Microglia treated with tryptanthrin suppresses neuronal apoptosis through ER stress–related signaling. (A) Schematic of BV2 and N2a cell treatments and the conditional co-culture system. (B) Double immunostaining of CC-3 (green) and NeuN (red) in N2a cells incubated with conditional medium (CM) of BV2 cells treated by Ctrl (Ctrl-CM), LPS + DMSO (LD-CM) and LPS + Tryp (LT-CM). CC-3⁺NeuN⁺ cells were marked by white arrows.
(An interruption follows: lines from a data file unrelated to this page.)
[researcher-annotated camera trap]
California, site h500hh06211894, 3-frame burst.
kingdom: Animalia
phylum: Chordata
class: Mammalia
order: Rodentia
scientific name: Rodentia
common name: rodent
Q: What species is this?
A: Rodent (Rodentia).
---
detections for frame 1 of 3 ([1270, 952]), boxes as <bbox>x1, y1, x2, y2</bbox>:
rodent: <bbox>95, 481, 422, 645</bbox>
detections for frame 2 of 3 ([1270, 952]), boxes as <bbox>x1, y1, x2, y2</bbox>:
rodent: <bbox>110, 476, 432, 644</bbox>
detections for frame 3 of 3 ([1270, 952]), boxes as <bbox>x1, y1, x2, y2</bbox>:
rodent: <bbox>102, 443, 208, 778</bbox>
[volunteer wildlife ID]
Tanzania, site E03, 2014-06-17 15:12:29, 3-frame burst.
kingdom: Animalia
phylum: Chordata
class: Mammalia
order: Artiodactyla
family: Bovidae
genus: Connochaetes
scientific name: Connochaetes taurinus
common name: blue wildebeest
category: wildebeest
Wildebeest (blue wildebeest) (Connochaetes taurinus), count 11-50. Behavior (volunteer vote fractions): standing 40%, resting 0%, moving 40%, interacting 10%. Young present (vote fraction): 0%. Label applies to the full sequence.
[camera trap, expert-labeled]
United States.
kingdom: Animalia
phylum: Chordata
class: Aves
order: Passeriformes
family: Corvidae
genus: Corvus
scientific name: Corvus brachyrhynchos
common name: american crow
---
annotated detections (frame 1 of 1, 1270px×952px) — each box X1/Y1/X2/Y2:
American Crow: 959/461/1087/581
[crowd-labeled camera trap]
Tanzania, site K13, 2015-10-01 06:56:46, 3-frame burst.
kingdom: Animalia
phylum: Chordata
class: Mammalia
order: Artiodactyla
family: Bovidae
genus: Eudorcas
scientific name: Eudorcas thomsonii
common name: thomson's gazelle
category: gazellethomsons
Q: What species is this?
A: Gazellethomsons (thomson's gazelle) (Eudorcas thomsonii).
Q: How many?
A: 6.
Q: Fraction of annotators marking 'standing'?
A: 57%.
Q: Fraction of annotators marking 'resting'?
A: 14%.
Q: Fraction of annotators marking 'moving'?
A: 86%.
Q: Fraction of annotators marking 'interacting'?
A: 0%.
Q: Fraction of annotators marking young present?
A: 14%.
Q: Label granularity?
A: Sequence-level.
Scale bar: 100 μm. (C) Percentages of CC-3⁺NeuN⁺ cells shown in B (n = 6 individual samples of cells per group). (D) Western blot analysis of Bcl-2 and Bax expression in N2a cells incubated with Ctrl-CM, LD-CM and LT-CM. (E, F) Quantitative analysis of Bcl-2 (E) and Bax (F) protein levels shown in D (normalized to β-actin, n = 6 individual samples of cells per group). (G) Western blot analysis of p-eIF2α, eIF2α, ATF4 and CHOP in N2a cells incubated with Ctrl-CM, LD-CM and LT-CM. (H–K) Quantitative analysis of p-eIF2α (H, normalized to eIF2α), eIF2α (I, normalized to β-actin), ATF4 (J, normalized to β-actin) and CHOP (K, normalized to β-actin) protein levels shown in G (n = 6 individual samples of cells per group). (L) Double immunostaining of CHOP (green) and NeuN (red) in N2a cells incubated with Ctrl-CM, LD-CM and LT-CM. The areas marked by boxes were shown in the ‘Enlarge’ panels. Scale bars: 50 μm and 20 μm (enlarge). (M) Percentages of CHOP⁺NeuN⁺ cells according to L (n = 6 individual samples of cells per group). Data are expressed as the mean ± SEM and were analyzed using one-way analysis of variance with Tukey’s multiple comparisons test. *P < 0.05, **P < 0.01, ***P < 0.001, ****P < 0.0001. The data were from at least three separate and independent studies. ATF4: Activating transcription factor 4; CC-3: cleaved caspase-3; CHOP: CCAAT-enhancer-binding protein homologous protein; DMSO: dimethyl sulfoxide; eIF2α: eukaryotic initiation factor 2α; ER: endoplasmic reticulum; LPS: lipopolysaccharide; NeuN: neuron-specific nuclear protein; ns: not significant; p: phosphorylated; Tryp: tryptanthrin.

Figure 7

Working model of tryptanthrin in microglial polarization after SCI. Tryp promotes microglial polarization to the M2 phenotype by targeting the cGAS/STING/NF-κB axis, which inhibits neuroinflammation and neuronal loss, and eventually facilitates functional recovery after SCI. cGAS: Cyclic GMP-AMP synthase; ER: endoplasmic reticulum; IκB-α: nuclear factor-κB inhibitory protein α; NF-κB: nuclear factor-κB; SCI: spinal cord injury; STING: phosphorylated stimulator of interferon genes.